Impossível não lembrar que estamos vivendo uma pandemia e que milhares de brasileiros atingiram a linha da extrema pobreza nesse período. Afinal, a pandemia escancarou a desigualdade social do Brasil. Milhares de cidadãos perderam seus empregos/renda. Milhares de famílias passaram a viver em situação de rua. Mas o governo acha que um auxílio emergencial de R$ 175 é capaz de sustentar uma família. Esse é o valor mínimo do novo auxílio oferecido em 2021. O gás de cozinha está custando 90 reais. Não fosse o trabalho incansável de diversas ONGs, como a Central Única das Favelas (CUFA), por exemplo, e de milhares de brasileiros que arregaçam as mangas e vão entregar comida nas comunidades, a situação seria ainda pior. 
 
Já vi exemplos de comunidades em que há um carro de som circulando pelas ruas e informando à população sobre os cuidados para evitar a contaminação pelo novo coronavírus. Muitos desses projetos sociais e/ou ações individuais também distribuem material de limpeza/higiene pessoal e máscaras de proteção, para ajudar no combate à Covid-19. Afinal, sabemos que as medidas de higiene não podem ser cumpridas por milhares de famílias que não têm acesso à água potável e tampouco condições de comprar material de limpeza/higiene pessoal.
 
Retornemos à história dos meninos pedindo chocolate na porta da padaria. Voltei para casa desanimada e com um sentimento de culpa avassalador. Eu deveria ter entrado novamente na panificadora e ter comprado um chocolate para aquela menina do sinal. Sei que isso não resolveria seus problemas, mas alegraria seu domingo de páscoa e talvez lhe fizesse acreditar que não deve deixar de sonhar. Eu também poderia presenteá-la com um livro... Tanta coisa passou pela minha cabeça naquele momento. Que vontade de abraçar aquela criança e lhe oferecer um pouco de afeto, atenção...
 
Quando cheguei em casa, uma surpresa: ganhei um ovo de páscoa do meu vizinho Marcos. Ele mesmo fez os ovos de páscoa que doou a alguns amigos. Além de muito prendado na cozinha e defensor dos animais, é uma das pessoas mais gentis que conheço.
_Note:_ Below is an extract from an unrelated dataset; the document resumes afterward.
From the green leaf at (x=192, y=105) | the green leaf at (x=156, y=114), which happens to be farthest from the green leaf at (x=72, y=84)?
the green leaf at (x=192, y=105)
Sempre encontra uma forma de agradar os amigos. Isso é tão cativante. Aquele gesto causou-me profunda comoção, não apenas pelo chocolate em si e pelo carinho de Marcos, mas porque lembrei daquelas crianças que estavam no sinal de trânsito justamente pedindo chocolate. Elas precisavam de um ovo de páscoa. Eu, não. Eu também nunca ganhei um ovo de páscoa na infância, mas isso não tem importância agora. Essas coisas não fizeram parte da minha meninice, assim como Natal, Ano-Novo, aniversário... Meu desejo era ter voltado lá e ter presenteado cada uma daquelas crianças com um chocolate. E, mais do que isso, desejei que elas tivessem direito a um lar e uma noite tranquila com suas famílias. Que pudessem ir para casa tomar um banho, colocar uma roupa limpa, jantar e depois, quem sabe, adormecer com uma bela história.